- _Task prompt_:
Word for word, give the records again, dropping any picture they hold.

(Beginning of Data for processing)

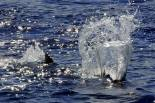 Cape Verde Blue Marlin are eager to please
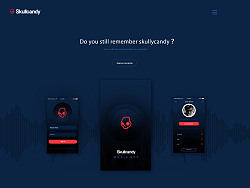 skullcandy(web Design)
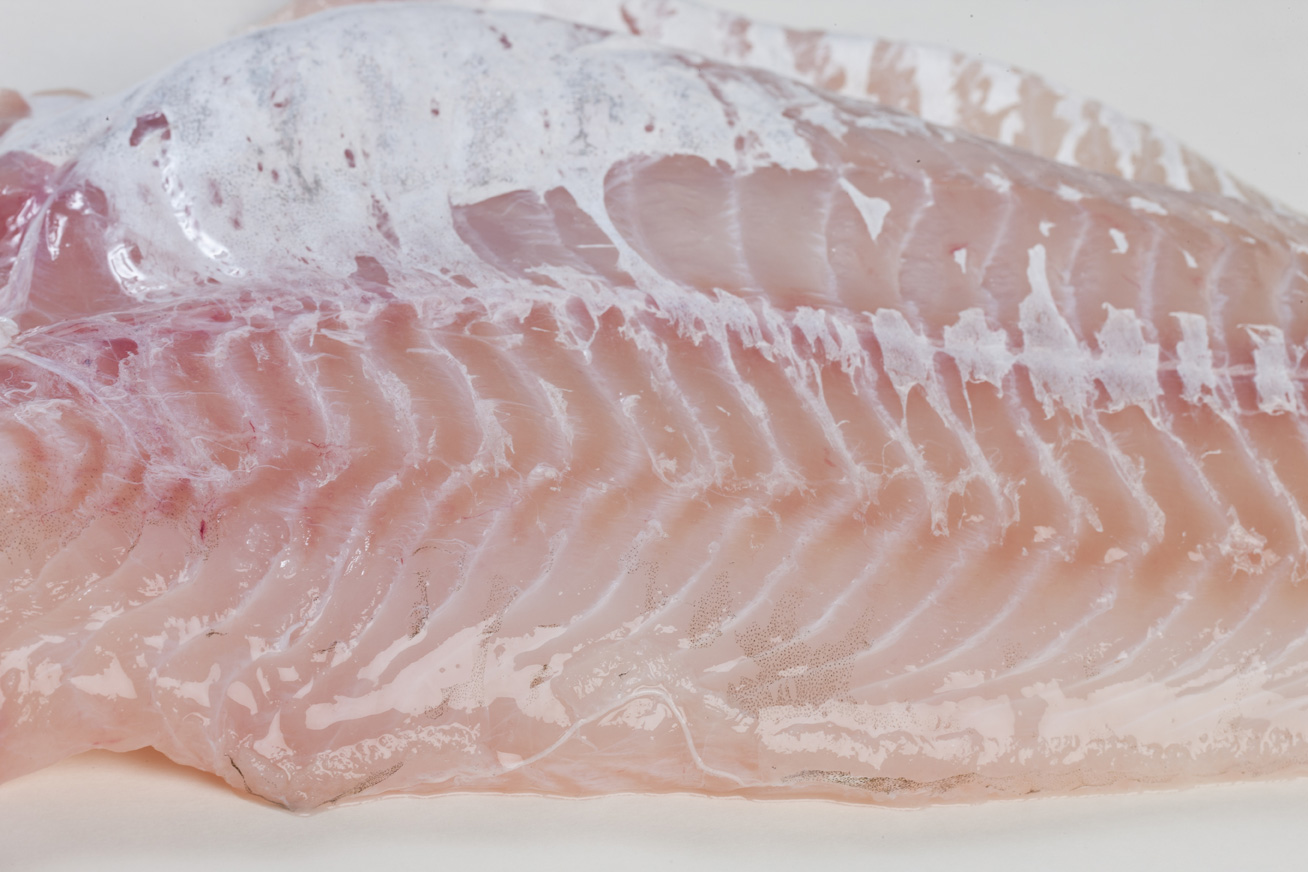 Groothandel-vis-FishXL-vis-kabeljauwfilet_WL_9204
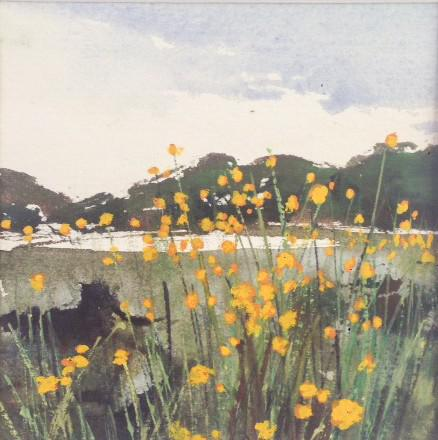 © Elizabeth Vercoe - Local landscape moments - Summer Wildflowers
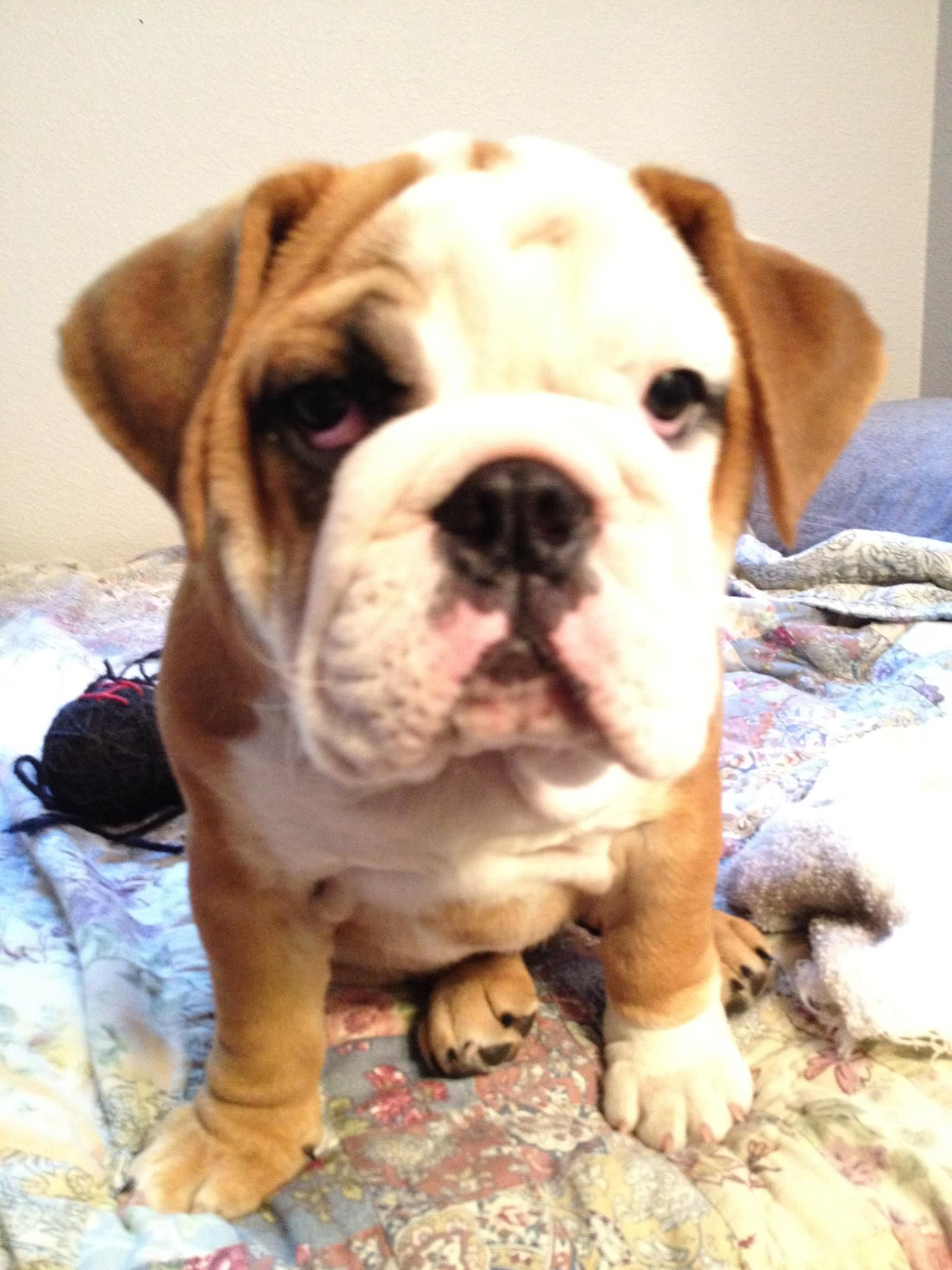 Bulldog Puppy Cute baby animals, Cute animals, Puppies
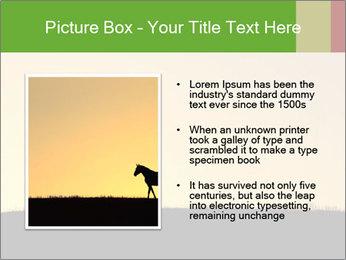 0000071579 PowerPoint Template - Slide 13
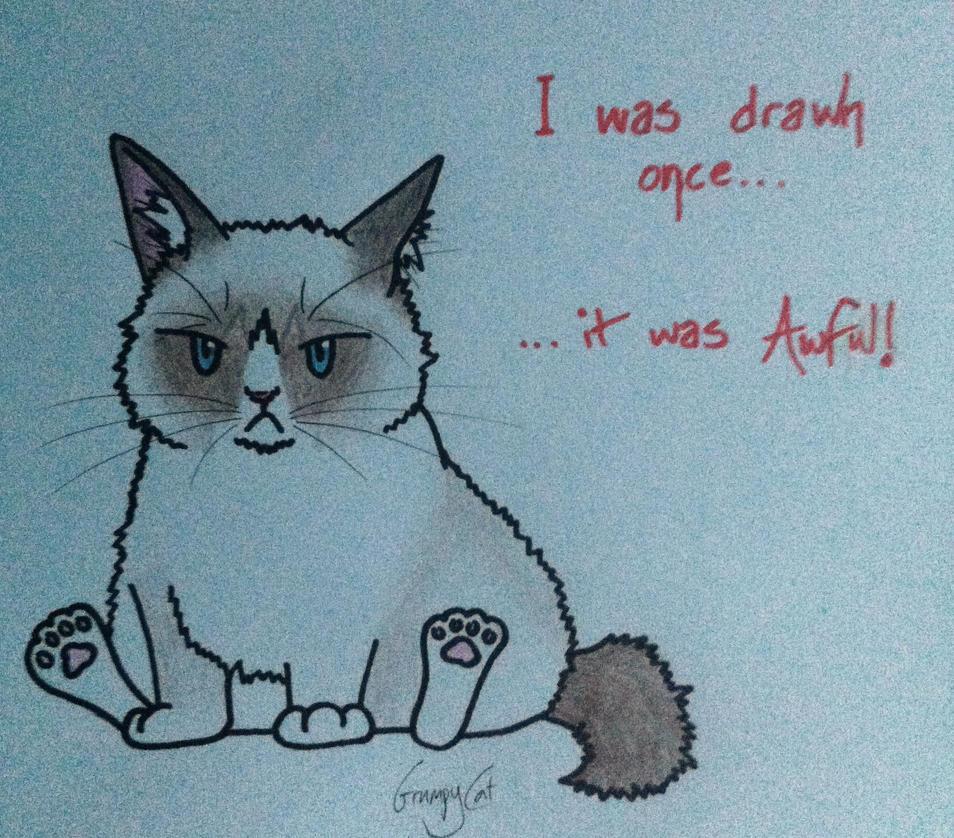 Grumpy Cat by jess-wood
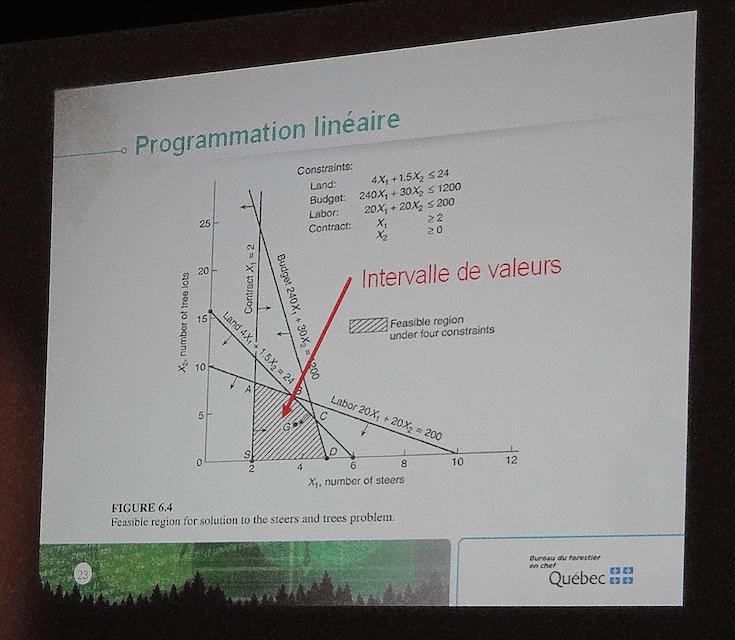 """Illustration du principe de l'optimisation par le biais de la programmation linéaire. C'est le logiciel Mosek (""""l'optimiseur"""") qui est en charge de cette tâche dans le calcul des possibilités forestières au Québec. (Photo: E. Alvarez)"""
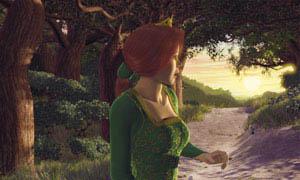 Shrek Photo 2 - Large
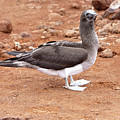 Blue-footed Booby by Robert Selin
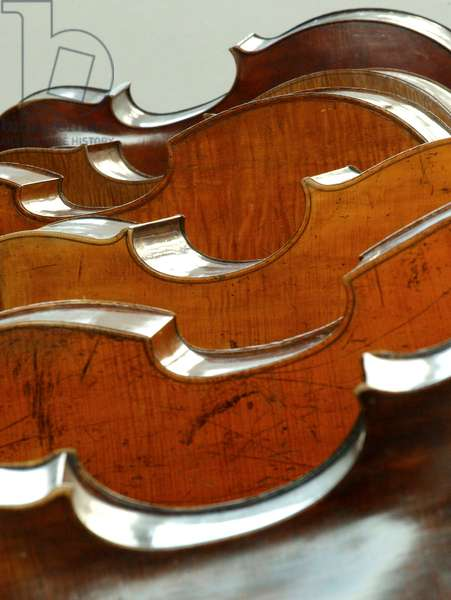A series of double bass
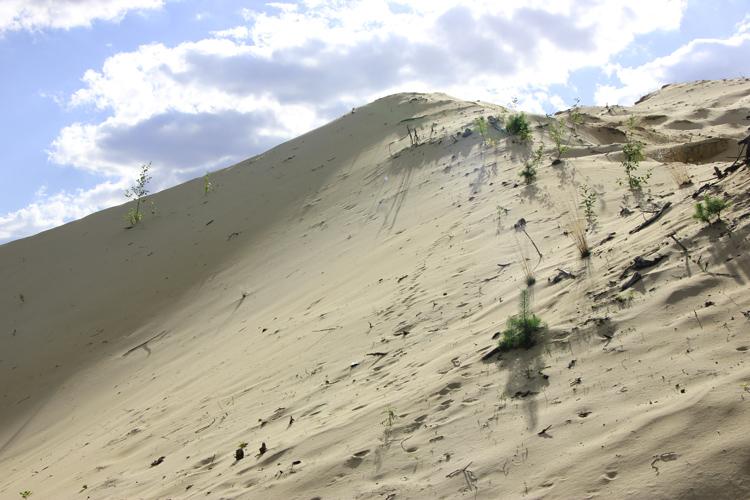 Roztoczańska pustynia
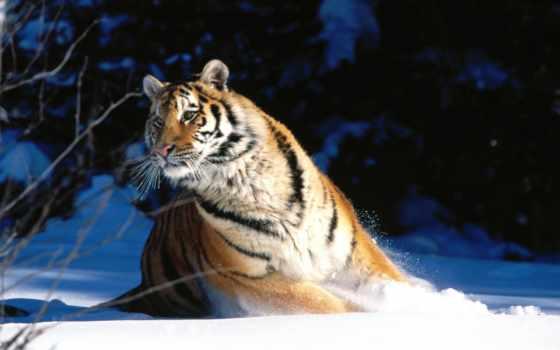 тигр, снегу, тигры, уссурийский, zhivotnye, снег,
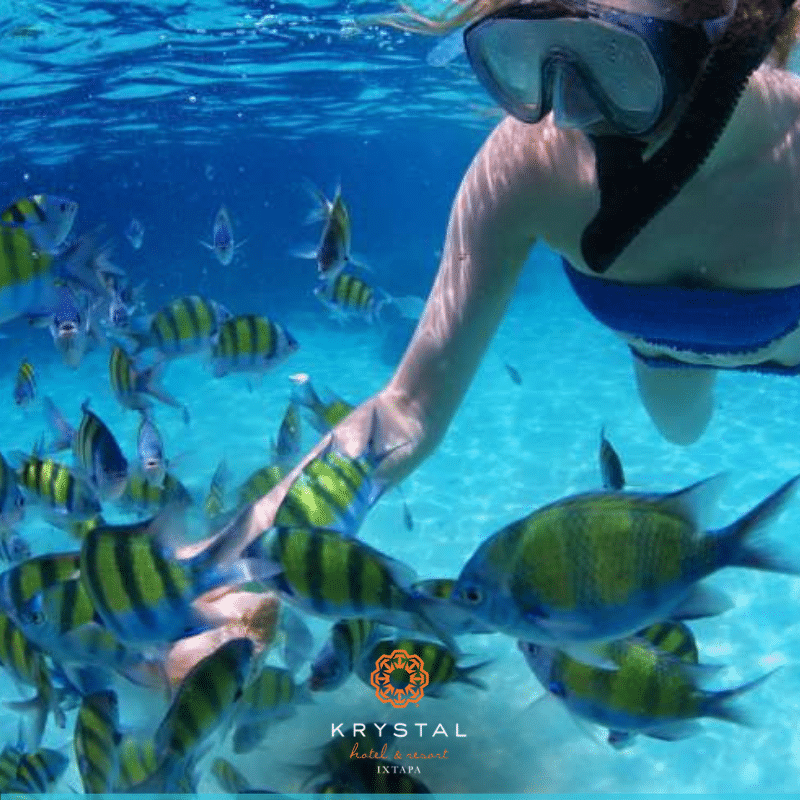 Krystal International Vacation Club Reviews Ixtapa Highlights (3)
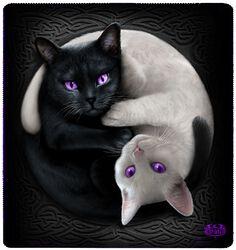 Yin Yang Cats fleecefilt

(End of Data for processing)

- _Response area_:
 Cape Verde Blue Marlin are eager to please
 skullcandy(web Design)
 Groothandel-vis-FishXL-vis-kabeljauwfilet_WL_9204
 © Elizabeth Vercoe - Local landscape moments - Summer Wildflowers
 Bulldog Puppy Cute baby animals, Cute animals, Puppies
 0000071579 PowerPoint Template - Slide 13
 Grumpy Cat by jess-wood
 """Illustration du principe de l'optimisation par le biais de la programmation linéaire. C'est le logiciel Mosek (""""l'optimiseur"""") qui est en charge de cette tâche dans le calcul des possibilités forestières au Québec. (Photo: E. Alvarez)"""
 Shrek Photo 2 - Large
 Blue-footed Booby by Robert Selin
A series of double bass
 Roztoczańska pustynia
 тигр, снегу, тигры, уссурийский, zhivotnye, снег,
 Krystal International Vacation Club Reviews Ixtapa Highlights (3)
 Yin Yang Cats fleecefilt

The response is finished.